The nabmd program will spend most of its time in the egb(), nbond() and nblist()
functions.  This observation arises from the fact that most of the computation
deals with "all to all" interatomic interactions, that is, each atom is potentially
affected by all other surrounding atoms.  The nblist() function creates, for each
atom, a "pair" list of atoms that affect that atom.  The egb() and nbond() functions
process, for each atom, the atoms that appear in that atom's pair list.

The nabmd program is compiled in 64 bit mode to match the capabilities of modern
CPUs, but it can just as well be compiled in 32 bit mode.

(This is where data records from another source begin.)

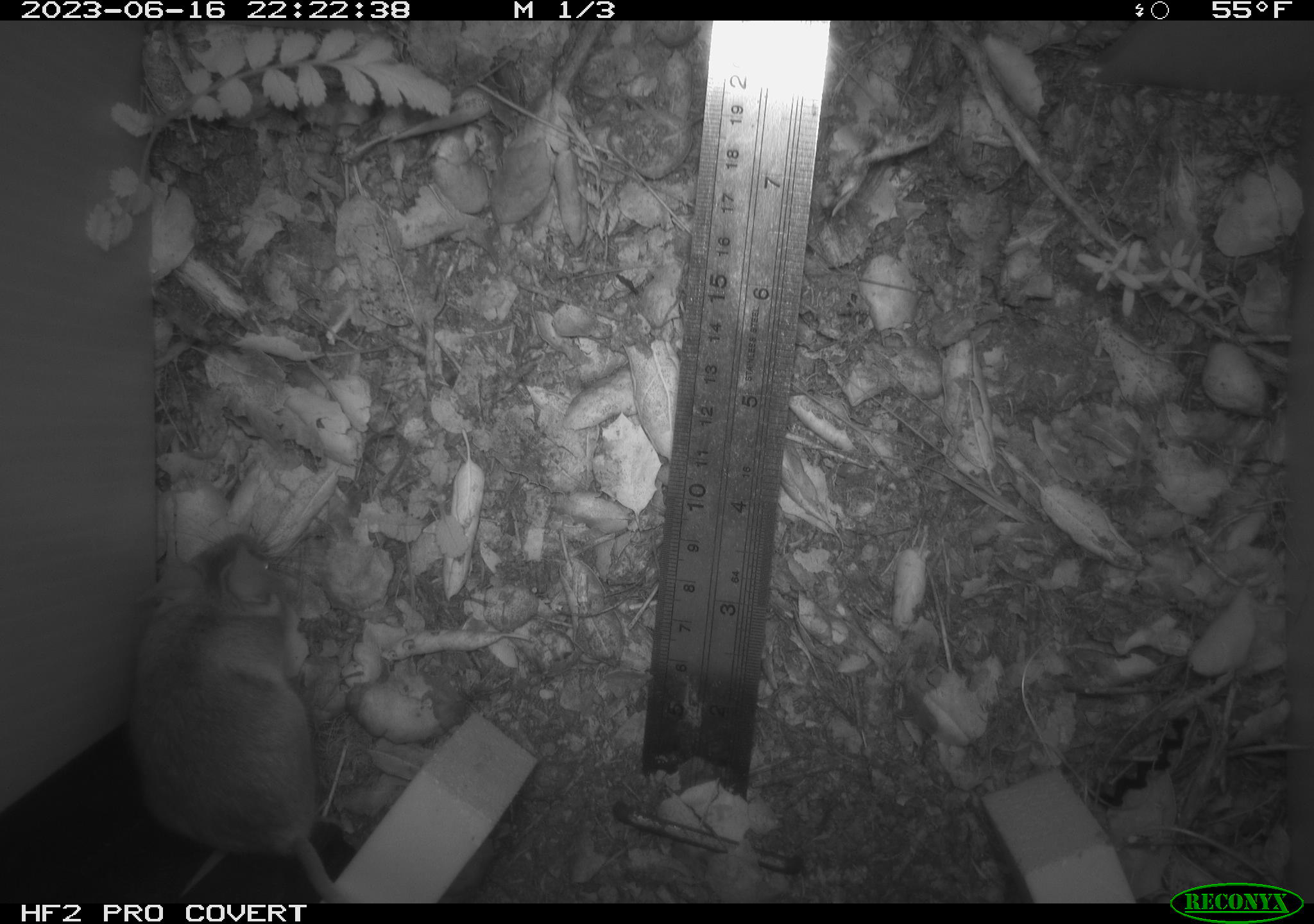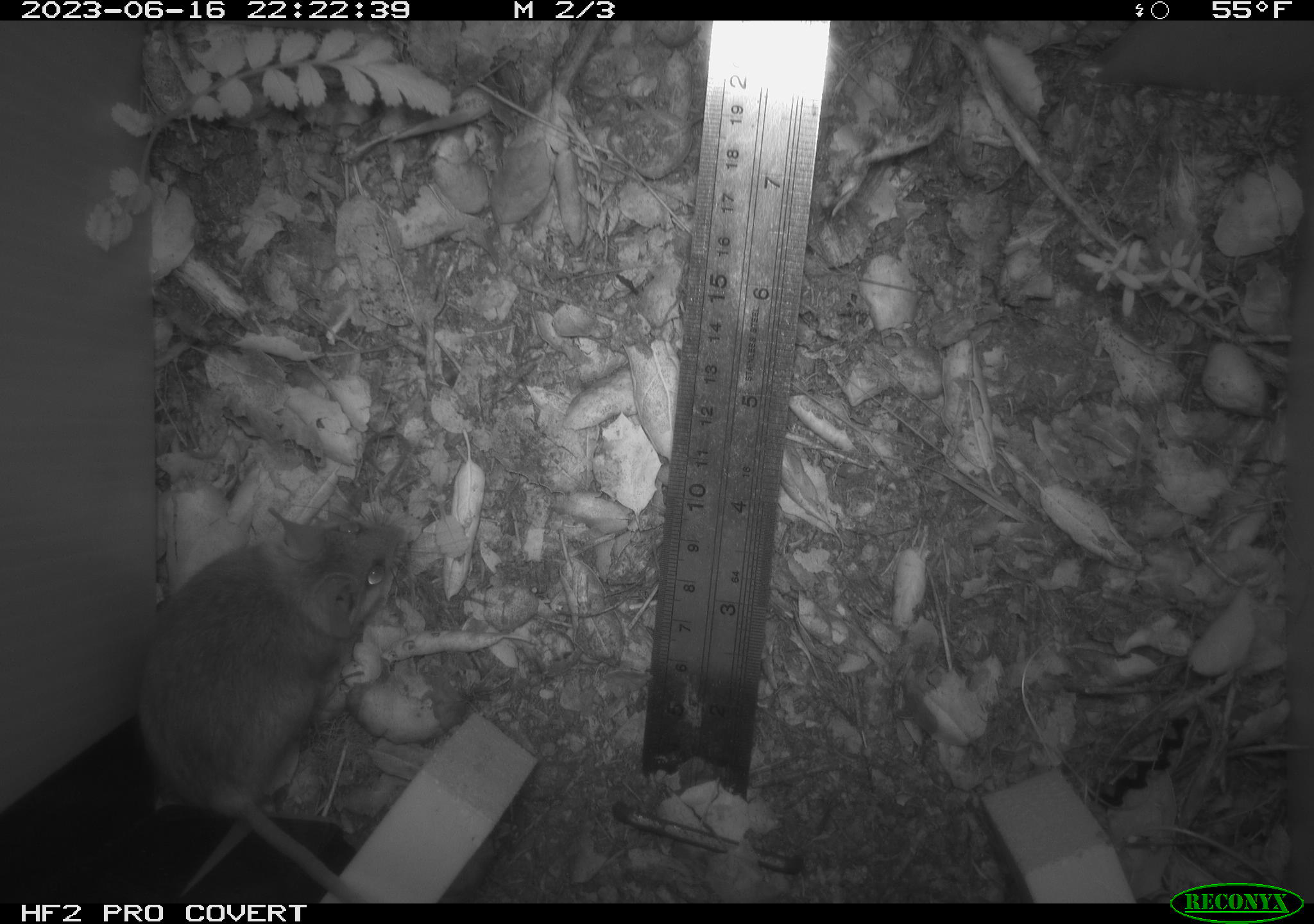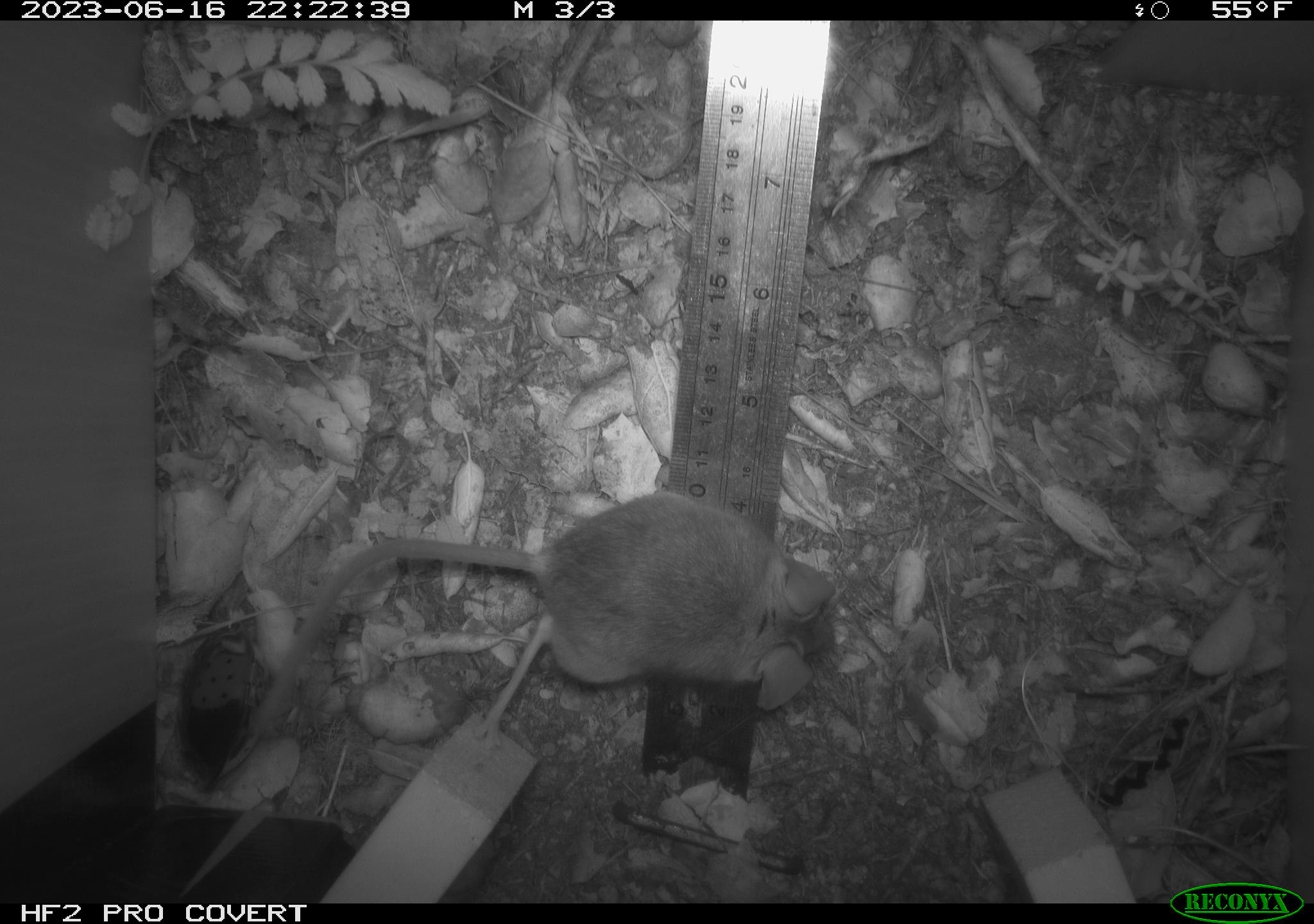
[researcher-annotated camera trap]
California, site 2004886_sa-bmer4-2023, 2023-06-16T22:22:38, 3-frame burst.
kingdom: Animalia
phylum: Chordata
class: Mammalia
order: Rodentia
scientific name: Rodentia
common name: mouse species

CONTROLLING THE COMPUTATION

By default, the nabmd program performs 1000 "time steps" or iterations of
molecular dynamics simulation.  To change the number of iterations, change the
3rd command-line argument.  The nabmd program prints summaries every 100 time
steps, as well as for the last step.  To disable this printing, change the ntpr
and ntpr_md variables in the source code from their default values of 100 to a
larger number such as 1000 or more.

The nabmd program calculates interatomic interactions using both the Generalized
Born solvation formula of the egb() function, as well as the "in vaccuo" formula
of the nbond() function.  The egb() function is used when the gb variable is set
to 1 in the nabmd.c file.  The nbond() function is used when the gb variable is
set to 0 in the nabmd.c file.

For MPI execution, a few scratch arrays are used for each MPI process. But for
OpenMP execution, all threads share one instance of each scratch array.  This
approach raises the possibility of the "false sharing" phenomenon wherein different
threads invalidate cache lines for one another.  In order to eliminate
false sharing, it is possible to set the blocksize variable in the nabmd.c
file.  The blocksize is defaulted to 8.  Blocksize should be set to the number of
double-precision floating point numbers that will fit in one cache line.  For
example, a cache line that comprises 64 bytes can hold 8 double-precision floating
point number, so the default value of blocksize (8) is appropriate for a 64-byte
cache.

The AmberTools User's Manual discusses many more variables that may be set via
the mm_options() function.  However, this function is the primary cause of lack
of portability of NAB.  Therefore, this function has been eliminated, and only
the gb, blocksize, ntpr and ntpr_md variables may be set in the nabmd.c file,
using an assignment statement instead of a call to the mm_options() function.
In order to permit another variable to be set in the nabmd.c file, that variable
must be declared "extern" in the nabmd.c file, and the "static" designation must
be removed from that variable in the sff.c file.